To further determine whether the PI3K/Akt signaling pathway is important in the apoptosis of OS cells, MG63 cells were treated with LY294002 which is a PI3K inhibitor.38 The results showed that cells were treated with 5 μM LY294002 in combination with various concentrations of apiosporamide, the rate of cell viability decreased significantly compared with apiosporamide alone. Following treatment with LY294002, the phospho-Akt expression level in MG63 cell lines decreased significantly, suggesting that the apiosporamide is highly potent in inhibiting the PI3K/Akt signaling pathway. In addition, PI3K activity is essential for retaining Bax in the cytoplasm and Akt is capable of suppressing Bax translocation to mitochondria.39 Our results further confirmed that LY294002 combined with apiosporamide could significantly induce higher expression level of Bax and decrease the expression of Bcl-2 in MG63 cells than the effects of LY294002 or apiosporamide alone; however, it also prominently increases in cleaved caspase-3 and caspase-9 expression when compared with apiosporamide treatment alone.
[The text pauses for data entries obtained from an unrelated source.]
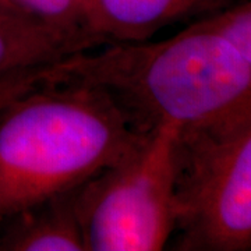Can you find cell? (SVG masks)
<instances>
[{
  "label": "cell",
  "instance_id": "1",
  "mask_svg": "<svg viewBox=\"0 0 251 251\" xmlns=\"http://www.w3.org/2000/svg\"><path fill=\"white\" fill-rule=\"evenodd\" d=\"M103 46L50 66L49 78L106 91L141 133L172 123L180 137L215 134L251 116V62L200 21L156 42Z\"/></svg>",
  "mask_w": 251,
  "mask_h": 251
},
{
  "label": "cell",
  "instance_id": "2",
  "mask_svg": "<svg viewBox=\"0 0 251 251\" xmlns=\"http://www.w3.org/2000/svg\"><path fill=\"white\" fill-rule=\"evenodd\" d=\"M144 135L94 85L48 77L18 95L0 109V225L77 190L125 159Z\"/></svg>",
  "mask_w": 251,
  "mask_h": 251
},
{
  "label": "cell",
  "instance_id": "3",
  "mask_svg": "<svg viewBox=\"0 0 251 251\" xmlns=\"http://www.w3.org/2000/svg\"><path fill=\"white\" fill-rule=\"evenodd\" d=\"M180 128L162 123L77 191L87 251L163 250L179 224Z\"/></svg>",
  "mask_w": 251,
  "mask_h": 251
},
{
  "label": "cell",
  "instance_id": "4",
  "mask_svg": "<svg viewBox=\"0 0 251 251\" xmlns=\"http://www.w3.org/2000/svg\"><path fill=\"white\" fill-rule=\"evenodd\" d=\"M175 250L251 249V116L215 134L179 135Z\"/></svg>",
  "mask_w": 251,
  "mask_h": 251
},
{
  "label": "cell",
  "instance_id": "5",
  "mask_svg": "<svg viewBox=\"0 0 251 251\" xmlns=\"http://www.w3.org/2000/svg\"><path fill=\"white\" fill-rule=\"evenodd\" d=\"M78 188L49 198L3 222L6 229L0 236V250L87 251L77 211Z\"/></svg>",
  "mask_w": 251,
  "mask_h": 251
},
{
  "label": "cell",
  "instance_id": "6",
  "mask_svg": "<svg viewBox=\"0 0 251 251\" xmlns=\"http://www.w3.org/2000/svg\"><path fill=\"white\" fill-rule=\"evenodd\" d=\"M109 42L147 41L162 28L212 16L233 0H98Z\"/></svg>",
  "mask_w": 251,
  "mask_h": 251
},
{
  "label": "cell",
  "instance_id": "7",
  "mask_svg": "<svg viewBox=\"0 0 251 251\" xmlns=\"http://www.w3.org/2000/svg\"><path fill=\"white\" fill-rule=\"evenodd\" d=\"M0 9L70 39L84 52L110 44L98 0H0Z\"/></svg>",
  "mask_w": 251,
  "mask_h": 251
},
{
  "label": "cell",
  "instance_id": "8",
  "mask_svg": "<svg viewBox=\"0 0 251 251\" xmlns=\"http://www.w3.org/2000/svg\"><path fill=\"white\" fill-rule=\"evenodd\" d=\"M84 52L70 39L0 9V80Z\"/></svg>",
  "mask_w": 251,
  "mask_h": 251
},
{
  "label": "cell",
  "instance_id": "9",
  "mask_svg": "<svg viewBox=\"0 0 251 251\" xmlns=\"http://www.w3.org/2000/svg\"><path fill=\"white\" fill-rule=\"evenodd\" d=\"M197 21L226 36L251 62V0L232 3L222 11Z\"/></svg>",
  "mask_w": 251,
  "mask_h": 251
},
{
  "label": "cell",
  "instance_id": "10",
  "mask_svg": "<svg viewBox=\"0 0 251 251\" xmlns=\"http://www.w3.org/2000/svg\"><path fill=\"white\" fill-rule=\"evenodd\" d=\"M49 70H50V66L44 67V69L27 70V72L1 78L0 80V109L4 105H7L10 100L17 98L18 95L42 84L49 77Z\"/></svg>",
  "mask_w": 251,
  "mask_h": 251
}]
</instances>
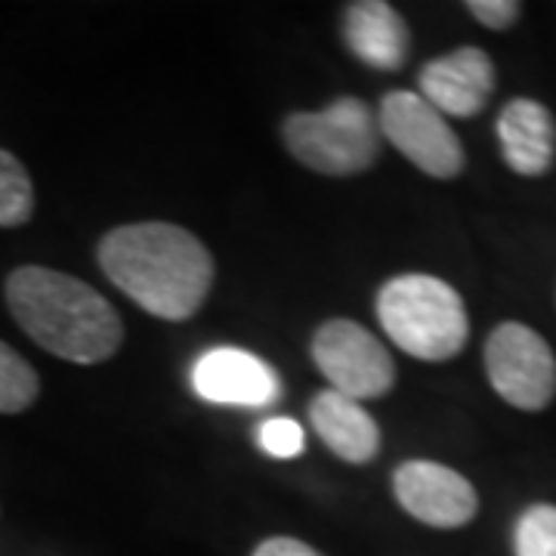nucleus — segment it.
<instances>
[{"mask_svg":"<svg viewBox=\"0 0 556 556\" xmlns=\"http://www.w3.org/2000/svg\"><path fill=\"white\" fill-rule=\"evenodd\" d=\"M97 260L121 294L164 321L195 316L214 285L211 251L174 223L118 226L102 236Z\"/></svg>","mask_w":556,"mask_h":556,"instance_id":"nucleus-1","label":"nucleus"},{"mask_svg":"<svg viewBox=\"0 0 556 556\" xmlns=\"http://www.w3.org/2000/svg\"><path fill=\"white\" fill-rule=\"evenodd\" d=\"M3 294L22 331L53 356L75 365H100L121 350L124 321L115 306L80 278L47 266H20L7 278Z\"/></svg>","mask_w":556,"mask_h":556,"instance_id":"nucleus-2","label":"nucleus"},{"mask_svg":"<svg viewBox=\"0 0 556 556\" xmlns=\"http://www.w3.org/2000/svg\"><path fill=\"white\" fill-rule=\"evenodd\" d=\"M378 321L383 334L417 362H448L470 338L464 298L448 281L420 273L380 285Z\"/></svg>","mask_w":556,"mask_h":556,"instance_id":"nucleus-3","label":"nucleus"},{"mask_svg":"<svg viewBox=\"0 0 556 556\" xmlns=\"http://www.w3.org/2000/svg\"><path fill=\"white\" fill-rule=\"evenodd\" d=\"M281 139L303 167L321 177H353L380 155L378 112L358 97H340L321 112H294Z\"/></svg>","mask_w":556,"mask_h":556,"instance_id":"nucleus-4","label":"nucleus"},{"mask_svg":"<svg viewBox=\"0 0 556 556\" xmlns=\"http://www.w3.org/2000/svg\"><path fill=\"white\" fill-rule=\"evenodd\" d=\"M313 362L334 393L365 402L396 387V362L378 334L353 318H328L313 334Z\"/></svg>","mask_w":556,"mask_h":556,"instance_id":"nucleus-5","label":"nucleus"},{"mask_svg":"<svg viewBox=\"0 0 556 556\" xmlns=\"http://www.w3.org/2000/svg\"><path fill=\"white\" fill-rule=\"evenodd\" d=\"M485 375L497 396L519 412H544L556 396L554 350L522 321H501L489 334Z\"/></svg>","mask_w":556,"mask_h":556,"instance_id":"nucleus-6","label":"nucleus"},{"mask_svg":"<svg viewBox=\"0 0 556 556\" xmlns=\"http://www.w3.org/2000/svg\"><path fill=\"white\" fill-rule=\"evenodd\" d=\"M380 137L433 179H455L467 167L464 142L452 124L415 90H390L378 112Z\"/></svg>","mask_w":556,"mask_h":556,"instance_id":"nucleus-7","label":"nucleus"},{"mask_svg":"<svg viewBox=\"0 0 556 556\" xmlns=\"http://www.w3.org/2000/svg\"><path fill=\"white\" fill-rule=\"evenodd\" d=\"M399 507L430 529H460L477 517L473 482L439 460H405L393 473Z\"/></svg>","mask_w":556,"mask_h":556,"instance_id":"nucleus-8","label":"nucleus"},{"mask_svg":"<svg viewBox=\"0 0 556 556\" xmlns=\"http://www.w3.org/2000/svg\"><path fill=\"white\" fill-rule=\"evenodd\" d=\"M495 62L479 47H457L430 60L417 75V93L445 118H473L495 93Z\"/></svg>","mask_w":556,"mask_h":556,"instance_id":"nucleus-9","label":"nucleus"},{"mask_svg":"<svg viewBox=\"0 0 556 556\" xmlns=\"http://www.w3.org/2000/svg\"><path fill=\"white\" fill-rule=\"evenodd\" d=\"M192 387L204 402L214 405H241V408H263L278 399L276 371L236 346L211 350L192 365Z\"/></svg>","mask_w":556,"mask_h":556,"instance_id":"nucleus-10","label":"nucleus"},{"mask_svg":"<svg viewBox=\"0 0 556 556\" xmlns=\"http://www.w3.org/2000/svg\"><path fill=\"white\" fill-rule=\"evenodd\" d=\"M343 40L358 62L378 72H399L412 50L408 22L387 0L350 3L343 10Z\"/></svg>","mask_w":556,"mask_h":556,"instance_id":"nucleus-11","label":"nucleus"},{"mask_svg":"<svg viewBox=\"0 0 556 556\" xmlns=\"http://www.w3.org/2000/svg\"><path fill=\"white\" fill-rule=\"evenodd\" d=\"M497 142L514 174L544 177L556 161V118L547 105L517 97L497 115Z\"/></svg>","mask_w":556,"mask_h":556,"instance_id":"nucleus-12","label":"nucleus"},{"mask_svg":"<svg viewBox=\"0 0 556 556\" xmlns=\"http://www.w3.org/2000/svg\"><path fill=\"white\" fill-rule=\"evenodd\" d=\"M318 439L346 464H371L380 452V427L356 399L321 390L309 405Z\"/></svg>","mask_w":556,"mask_h":556,"instance_id":"nucleus-13","label":"nucleus"},{"mask_svg":"<svg viewBox=\"0 0 556 556\" xmlns=\"http://www.w3.org/2000/svg\"><path fill=\"white\" fill-rule=\"evenodd\" d=\"M40 396L38 371L0 340V415H22Z\"/></svg>","mask_w":556,"mask_h":556,"instance_id":"nucleus-14","label":"nucleus"},{"mask_svg":"<svg viewBox=\"0 0 556 556\" xmlns=\"http://www.w3.org/2000/svg\"><path fill=\"white\" fill-rule=\"evenodd\" d=\"M35 214V186L22 161L0 149V226L16 229Z\"/></svg>","mask_w":556,"mask_h":556,"instance_id":"nucleus-15","label":"nucleus"},{"mask_svg":"<svg viewBox=\"0 0 556 556\" xmlns=\"http://www.w3.org/2000/svg\"><path fill=\"white\" fill-rule=\"evenodd\" d=\"M517 556H556V504L526 507L514 529Z\"/></svg>","mask_w":556,"mask_h":556,"instance_id":"nucleus-16","label":"nucleus"},{"mask_svg":"<svg viewBox=\"0 0 556 556\" xmlns=\"http://www.w3.org/2000/svg\"><path fill=\"white\" fill-rule=\"evenodd\" d=\"M257 445L276 460H288V457H298L306 445L303 437V427L291 417H269L257 427Z\"/></svg>","mask_w":556,"mask_h":556,"instance_id":"nucleus-17","label":"nucleus"},{"mask_svg":"<svg viewBox=\"0 0 556 556\" xmlns=\"http://www.w3.org/2000/svg\"><path fill=\"white\" fill-rule=\"evenodd\" d=\"M467 13L492 31H507L510 25L519 22L522 3H517V0H470Z\"/></svg>","mask_w":556,"mask_h":556,"instance_id":"nucleus-18","label":"nucleus"},{"mask_svg":"<svg viewBox=\"0 0 556 556\" xmlns=\"http://www.w3.org/2000/svg\"><path fill=\"white\" fill-rule=\"evenodd\" d=\"M254 556H321V554L313 551L306 541H298V538H288V535H276V538L260 541Z\"/></svg>","mask_w":556,"mask_h":556,"instance_id":"nucleus-19","label":"nucleus"}]
</instances>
And more importantly, co-treatment with Akt activator, AK323727, effectively blocked apiosporamide-inhibited MG63 cell proliferation. These results suggested that apiosporamide induces apoptosis partly through inhibiting the PI3K/Akt pathway in MG63 cells, predominantly through downregulation of anti-apoptotic factors and upregulation of apoptotic factors.

In conclusion, the present study revealed that apiosporamide inhibited the proliferation, caused cell cycle arrest in the G0/G1 phase and induced the apoptosis of OS cells. In addition, its role in promoting tumor cell apoptosis was associated with the inhibition of the PI3K/Akt signaling pathway and activation caspase-mediated apoptotic pathway. The mechanism of apiosporamide-induced apoptosis in OS cells requires further verification. Furthermore, in vivo experiments are required to understand the anti-tumor effects of apiosporamide.

Acknowledgments

This research work was financially supported by the National Natural Science Foundation of China (no. 31501104), the Natural Science Foundation of Shandong Province (no. JQ201721), the Innovation Team Project of Jinan Science & Technology Bureau (no. 2018GXRC003), the Young Taishan Scholars Program (no. tsqn20161037) and the Shandong Talents Team Cultivation Plan of University Preponderant Discipline (no. 10027).

Disclosure

The authors report no conflicts of interest in this work.